++++ Belge bölümü ++++

Bitirmenin Değil Birlikte Yaşamanın Dilini Oluşturmak
İsmail Heniye’nin şehadetinden sonra İran başta olmak üzere, dünya genelindeki Müslümanların sergiledikleri tavır, ümmetin geleceği hakkında ümit veren son derece değerli bir tabloydu. Bu tablodan da ilham alarak ötekilerini yok ederek yaşama yerine, birlikte yaşamanın dilini nasıl geliştirebileceğimiz konusunda fazla mesai harcamak zorundayız. Yakınma, eleştiri ve şikâyetle bir yere varamıyoruz. Her zaman; “2 milyardan fazla Müslüman, bir avuç İsrail’le baş edemiyor” şeklinde, vaziyeti rapor mahiyetindeki söylemlerle bir şeyi değiştiremiyoruz. Bunun yerine güzellikleri takdir eden, kimden gelirse gelsin haktan yana, kime yapılırsa yapılsın haksızlığa karşı, bizden farklı düşünenleri doğru anlayan, hakaret etmeyen, yanlışları şahıslar üzerinden değil de fikirler üzerinden değerlendiren bir üslup geliştirmemiz gerekir.
Sosyal medyada yazılanlar ve konuşulanlara bakınca bu üslubun gerekliliği daha da önem arz etmektedir. Bunun mümkün olduğunu, kendimizi avutmak için söylemediğimizi göstermek için tecrübelerden bahsetmek yerinde olacaktır. Günümüz için, İsmail Heniye’nin şehadeti sonrasında İslam dünyasının sergilediği tavır, son derece uygun bir örnek olmuştur. Müslümanlar, adeta bu eylemi yapanların bütün heveslerini kursaklarında bırakarak, fitne senaryolarının düşmanın aleyhine dönmesini sağlamışlardır.

++++ Gösterilen veriler ++++

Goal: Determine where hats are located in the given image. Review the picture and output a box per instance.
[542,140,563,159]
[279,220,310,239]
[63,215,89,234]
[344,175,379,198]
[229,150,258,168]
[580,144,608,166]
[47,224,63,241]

++++

_Kısa problem A_
Birlikte yaşamanın dili üzerine yazıya göre aşağıdaki soruları yanıtlayın.
(i) Hangi üç şeyle bir yere varılamadığı belirtiliyor?
(ii) Nereye bakınca söz konusu üslubun gerekliliği daha da önem arz ediyor?
(iii) Müslümanlar neyin düşmanın aleyhine dönmesini sağlamıştır?
_Kısa problem B_
Birlikte yaşamanın dili üzerine yazıda "Sosyal medyada yazılanlar" ifadesinden "aleyhine dönmesini sağlamışlardır." ifadesine kadar olan kısmı aynen kopyalayın.
_Kısa problem C_
Birlikte yaşamanın dili üzerine yazının devamını, son cümlesinden sonra başlayacak şekilde yazın.

_Alıştırma çıktısı A_
(i) Yakınma, eleştiri ve şikâyet.
(ii) Sosyal medyada yazılanlar ve konuşulanlara.
(iii) Fitne senaryolarının.

_Alıştırma çıktısı B_
Sosyal medyada yazılanlar ve konuşulanlara bakınca bu üslubun gerekliliği daha da önem arz etmektedir. Bunun mümkün olduğunu, kendimizi avutmak için söylemediğimizi göstermek için tecrübelerden bahsetmek yerinde olacaktır. Günümüz için, İsmail Heniye’nin şehadeti sonrasında İslam dünyasının sergilediği tavır, son derece uygun bir örnek olmuştur. Müslümanlar, adeta bu eylemi yapanların bütün heveslerini kursaklarında bırakarak, fitne senaryolarının düşmanın aleyhine dönmesini sağlamışlardır.

_Alıştırma çıktısı C_
Dil oluşturmaktan bahsettiğimize göre, geçmişten de dil alanındaki maharetiyle göz kamaştıran Abdulkâhir Cürcânî’yi (ö. 471/1078-79) örnek vermek istiyorum. Abdulkâhir Cürcânî, belagat ilmini sistematik hale getiren alim olarak bilinir. Edebiyat alanındaki birikiminden sürekli istifade edilmiştir. Fakat onun muarızlarını eleştirme yöntemi, farklı mezhep görüşlerinden istifade biçimi, kendi düşüncesini başkalarına aktarma şekli vb. hakkında çok konuşulmadığını düşünüyorum. Düşüncelerini takdim yöntemi de en az fikirleri kadar değerli olup bunun için de nümune-i imtisaldir. Çünkü fikirlerinizin güzelliği, kabul görmeniz için yeterli değildir. Hele hele muhalifleriniz arasında rağbet görmeniz, sadece orijinal görüşler ortaya atmakla olacak şey değildir. Oysa Cürcânî’yi tanımamızı sağlayan, onun kıyasıya mücadele ettiği Mutezile mezhebinin radikal savunucularından Zemahşerî olmuştur. Öyleyse Cürcânî’nin üslubunda muhaliflerini dahi cezbedecek ne vardı?
Dost veya düşmanın itirafıyla, dil alanındaki katkılarından dolayı, Müslümanların eline kimse su dökemez. Öyleyse en güçlü olduğumuz alanda ne yaptık da son derece hayranlık uyandıran başarılara imza atabildik? Alimlerimiz nasıl bir üslup kullanarak önemli başarılar ortaya koydular? Başarının arkasındaki dili de çözmemiz gerekir. İslam ümmeti olarak, farklılıklarla birlikte yaşamamızı sağlayan bir dil geliştireceksek, belagat ilminin geçirdiği safhaları detaylı inceleyerek çok önemli dersler çıkarmak durumundayız. Bunun için Cürcânî, hem belagat ilmine katkıları hem de üslubuyla örnek alınacak bir alimdir.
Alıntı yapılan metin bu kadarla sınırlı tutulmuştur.